Problem:
Pictures are to be left out; otherwise, copy exactly the lines from the line containing "Using pixel 552" through the end of the data.

━━━ Given data

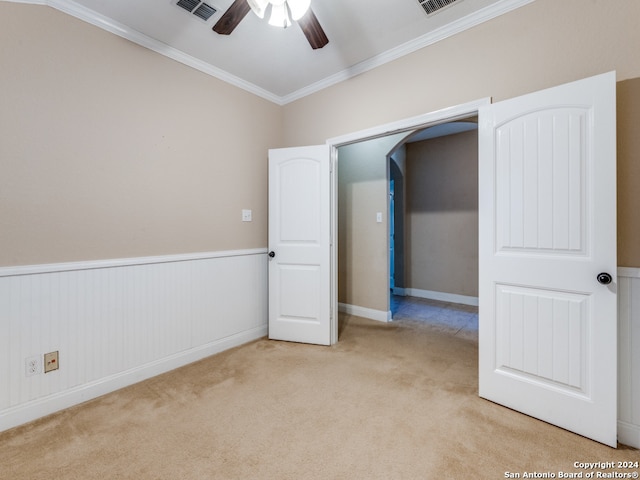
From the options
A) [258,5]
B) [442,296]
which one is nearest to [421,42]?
[258,5]

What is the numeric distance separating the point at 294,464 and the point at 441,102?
2.57m

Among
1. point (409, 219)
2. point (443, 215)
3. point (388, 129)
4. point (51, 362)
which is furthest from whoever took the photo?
point (409, 219)

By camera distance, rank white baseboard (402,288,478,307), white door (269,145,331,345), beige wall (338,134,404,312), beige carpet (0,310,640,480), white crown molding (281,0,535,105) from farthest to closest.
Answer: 1. white baseboard (402,288,478,307)
2. beige wall (338,134,404,312)
3. white door (269,145,331,345)
4. white crown molding (281,0,535,105)
5. beige carpet (0,310,640,480)

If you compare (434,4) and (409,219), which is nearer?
(434,4)

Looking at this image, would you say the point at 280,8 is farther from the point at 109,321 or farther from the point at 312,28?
the point at 109,321

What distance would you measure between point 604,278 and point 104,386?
325cm

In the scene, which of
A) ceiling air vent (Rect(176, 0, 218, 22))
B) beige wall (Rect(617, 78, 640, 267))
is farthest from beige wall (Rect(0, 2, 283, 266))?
beige wall (Rect(617, 78, 640, 267))

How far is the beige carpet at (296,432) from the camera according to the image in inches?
56.3

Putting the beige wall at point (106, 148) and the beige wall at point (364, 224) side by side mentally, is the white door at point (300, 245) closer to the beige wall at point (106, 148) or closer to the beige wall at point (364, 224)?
the beige wall at point (106, 148)

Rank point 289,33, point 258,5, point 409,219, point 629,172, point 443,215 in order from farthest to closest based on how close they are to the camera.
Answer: point 409,219 → point 443,215 → point 289,33 → point 629,172 → point 258,5

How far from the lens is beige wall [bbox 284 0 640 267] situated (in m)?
1.61

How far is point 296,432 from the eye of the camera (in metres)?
1.69

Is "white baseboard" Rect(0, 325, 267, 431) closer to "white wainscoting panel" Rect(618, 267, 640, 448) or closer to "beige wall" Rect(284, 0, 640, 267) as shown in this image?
"beige wall" Rect(284, 0, 640, 267)

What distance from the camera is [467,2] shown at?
6.50 feet
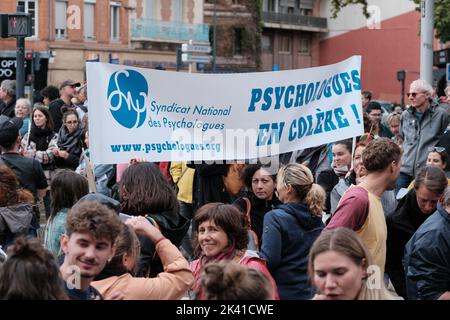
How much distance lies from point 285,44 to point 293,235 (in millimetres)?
62787

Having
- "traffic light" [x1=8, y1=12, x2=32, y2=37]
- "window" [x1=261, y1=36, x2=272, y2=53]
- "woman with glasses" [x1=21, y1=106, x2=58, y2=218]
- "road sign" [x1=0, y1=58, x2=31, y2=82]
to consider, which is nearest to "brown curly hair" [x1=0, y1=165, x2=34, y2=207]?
"woman with glasses" [x1=21, y1=106, x2=58, y2=218]

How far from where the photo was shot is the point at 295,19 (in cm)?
6656

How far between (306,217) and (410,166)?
462cm

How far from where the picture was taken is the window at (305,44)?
224ft

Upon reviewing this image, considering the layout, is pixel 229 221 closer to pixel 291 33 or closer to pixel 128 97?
pixel 128 97

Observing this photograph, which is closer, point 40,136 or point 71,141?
point 71,141

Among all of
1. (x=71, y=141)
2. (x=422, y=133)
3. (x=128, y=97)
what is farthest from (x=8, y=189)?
(x=422, y=133)

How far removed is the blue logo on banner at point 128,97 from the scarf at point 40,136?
406cm

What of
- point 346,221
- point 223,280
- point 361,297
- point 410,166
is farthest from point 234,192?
point 223,280

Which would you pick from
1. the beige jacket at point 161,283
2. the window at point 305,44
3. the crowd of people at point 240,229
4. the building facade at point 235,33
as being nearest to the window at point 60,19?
the building facade at point 235,33

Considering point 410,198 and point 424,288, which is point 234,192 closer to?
point 410,198

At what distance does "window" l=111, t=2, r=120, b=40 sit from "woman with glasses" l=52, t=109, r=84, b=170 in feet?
115

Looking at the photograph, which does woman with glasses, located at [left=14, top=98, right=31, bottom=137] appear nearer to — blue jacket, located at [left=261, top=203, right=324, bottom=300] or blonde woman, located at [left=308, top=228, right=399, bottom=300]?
blue jacket, located at [left=261, top=203, right=324, bottom=300]

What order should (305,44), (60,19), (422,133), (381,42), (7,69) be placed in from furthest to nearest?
1. (305,44)
2. (381,42)
3. (60,19)
4. (7,69)
5. (422,133)
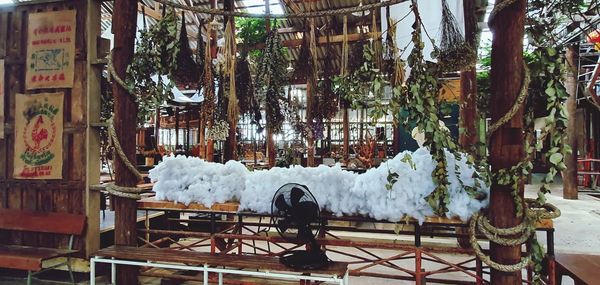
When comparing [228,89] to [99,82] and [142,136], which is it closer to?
[99,82]

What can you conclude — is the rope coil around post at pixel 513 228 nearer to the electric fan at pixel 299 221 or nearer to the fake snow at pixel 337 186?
the fake snow at pixel 337 186

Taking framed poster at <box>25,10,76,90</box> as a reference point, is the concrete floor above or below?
below

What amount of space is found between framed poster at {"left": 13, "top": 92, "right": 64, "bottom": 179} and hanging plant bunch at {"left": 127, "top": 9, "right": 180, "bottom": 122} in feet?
2.96

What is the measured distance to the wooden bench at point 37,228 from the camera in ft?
10.1

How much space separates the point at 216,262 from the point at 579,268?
8.16ft

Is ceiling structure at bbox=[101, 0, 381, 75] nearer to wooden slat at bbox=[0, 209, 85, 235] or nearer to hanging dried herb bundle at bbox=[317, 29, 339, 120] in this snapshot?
hanging dried herb bundle at bbox=[317, 29, 339, 120]

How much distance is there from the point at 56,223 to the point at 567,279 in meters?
5.09

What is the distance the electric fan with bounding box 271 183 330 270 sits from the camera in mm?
2426

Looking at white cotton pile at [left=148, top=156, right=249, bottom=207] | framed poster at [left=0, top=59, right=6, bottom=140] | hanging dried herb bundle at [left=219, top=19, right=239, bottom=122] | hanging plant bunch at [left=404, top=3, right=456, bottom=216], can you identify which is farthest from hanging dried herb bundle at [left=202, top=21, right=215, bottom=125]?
hanging plant bunch at [left=404, top=3, right=456, bottom=216]

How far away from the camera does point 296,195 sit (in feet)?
8.21

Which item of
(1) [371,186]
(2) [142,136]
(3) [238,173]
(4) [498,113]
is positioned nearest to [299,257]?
(1) [371,186]

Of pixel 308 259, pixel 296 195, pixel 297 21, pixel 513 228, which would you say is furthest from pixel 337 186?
pixel 297 21

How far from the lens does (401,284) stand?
12.5 ft

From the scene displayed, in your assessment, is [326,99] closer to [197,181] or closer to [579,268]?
[197,181]
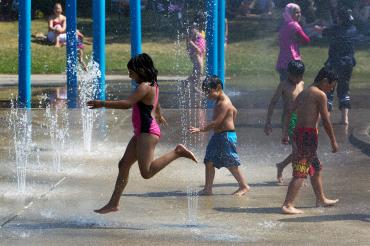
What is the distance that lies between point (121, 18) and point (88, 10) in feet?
5.94

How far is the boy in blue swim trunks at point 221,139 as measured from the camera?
9086 mm

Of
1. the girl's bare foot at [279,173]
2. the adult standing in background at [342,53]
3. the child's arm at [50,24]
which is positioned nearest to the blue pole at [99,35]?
the adult standing in background at [342,53]

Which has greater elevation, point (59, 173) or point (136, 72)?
point (136, 72)

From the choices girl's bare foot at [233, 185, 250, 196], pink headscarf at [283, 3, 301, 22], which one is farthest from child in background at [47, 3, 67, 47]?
girl's bare foot at [233, 185, 250, 196]

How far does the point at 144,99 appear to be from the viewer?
26.4 feet

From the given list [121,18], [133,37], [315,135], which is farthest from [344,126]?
[121,18]

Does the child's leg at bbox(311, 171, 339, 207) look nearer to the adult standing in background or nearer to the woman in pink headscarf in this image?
the woman in pink headscarf

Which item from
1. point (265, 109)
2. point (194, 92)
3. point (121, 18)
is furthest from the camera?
point (121, 18)

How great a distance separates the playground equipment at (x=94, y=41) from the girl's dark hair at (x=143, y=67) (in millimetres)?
7432

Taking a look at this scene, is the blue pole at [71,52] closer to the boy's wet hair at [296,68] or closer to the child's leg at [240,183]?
the boy's wet hair at [296,68]

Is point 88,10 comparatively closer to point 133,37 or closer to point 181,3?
point 181,3

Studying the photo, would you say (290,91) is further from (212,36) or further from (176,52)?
(176,52)

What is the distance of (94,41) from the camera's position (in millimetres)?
15820

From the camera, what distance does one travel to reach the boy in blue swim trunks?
358 inches
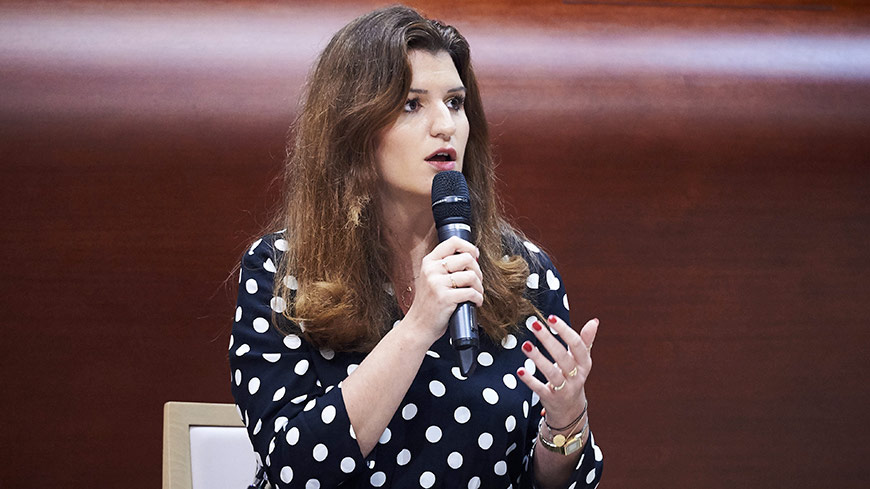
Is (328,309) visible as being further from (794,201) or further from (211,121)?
(794,201)

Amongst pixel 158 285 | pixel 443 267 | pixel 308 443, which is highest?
pixel 158 285

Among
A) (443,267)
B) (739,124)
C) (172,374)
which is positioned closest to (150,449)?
(172,374)

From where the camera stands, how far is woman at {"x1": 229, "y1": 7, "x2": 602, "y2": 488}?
4.27 feet

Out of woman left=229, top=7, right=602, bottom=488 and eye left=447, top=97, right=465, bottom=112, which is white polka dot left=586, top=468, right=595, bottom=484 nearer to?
woman left=229, top=7, right=602, bottom=488

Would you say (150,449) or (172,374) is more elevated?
(172,374)

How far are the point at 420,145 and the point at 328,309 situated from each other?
10.3 inches

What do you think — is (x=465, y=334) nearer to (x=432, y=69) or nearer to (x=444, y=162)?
(x=444, y=162)

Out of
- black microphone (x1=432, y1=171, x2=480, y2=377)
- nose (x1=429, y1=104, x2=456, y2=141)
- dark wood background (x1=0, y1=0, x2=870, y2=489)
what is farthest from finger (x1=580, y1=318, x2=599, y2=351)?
dark wood background (x1=0, y1=0, x2=870, y2=489)

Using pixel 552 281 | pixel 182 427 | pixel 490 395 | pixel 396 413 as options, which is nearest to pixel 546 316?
pixel 552 281

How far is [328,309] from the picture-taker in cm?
140

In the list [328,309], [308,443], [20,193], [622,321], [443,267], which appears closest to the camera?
[443,267]

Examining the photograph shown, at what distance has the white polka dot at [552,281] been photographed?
5.35 ft

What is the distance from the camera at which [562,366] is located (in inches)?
49.8

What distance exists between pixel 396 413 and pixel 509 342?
0.70 ft
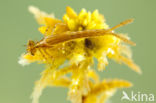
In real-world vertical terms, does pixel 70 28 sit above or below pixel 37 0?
below

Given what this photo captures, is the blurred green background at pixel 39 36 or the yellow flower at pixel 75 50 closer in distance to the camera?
the yellow flower at pixel 75 50

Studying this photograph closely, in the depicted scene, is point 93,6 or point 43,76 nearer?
point 43,76

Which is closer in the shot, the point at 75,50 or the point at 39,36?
the point at 75,50

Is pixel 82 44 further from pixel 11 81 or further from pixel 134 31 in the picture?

━━━━━━

Reply:
Using pixel 552 281 | pixel 182 427 | pixel 490 395 | pixel 396 413 as options, which is nearest to pixel 546 316?
pixel 552 281

How far is [328,309] from the picture-taker in cm?
140

In the list [328,309], [308,443], [20,193], [622,321], [443,267], which appears closest to the camera?
[443,267]

Examining the photograph shown, at what distance has the white polka dot at [552,281] been photographed?
5.35 ft

What is the distance from the camera at which [562,366] is located (in inches)?
49.8

What distance exists between pixel 396 413 and pixel 509 342?
0.70 ft
In real-world vertical terms, does pixel 70 28 sit above or below pixel 37 0?
below

Given what this photo captures, is the blurred green background at pixel 39 36 or the yellow flower at pixel 75 50 closer in distance to the camera?
the yellow flower at pixel 75 50

Studying this photograph closely, in the depicted scene, is point 93,6 or point 43,76 nearer?
point 43,76

Which is closer in the shot, the point at 75,50 or the point at 39,36?
the point at 75,50

Is pixel 82 44 further from pixel 11 81 or further from pixel 134 31 in the picture?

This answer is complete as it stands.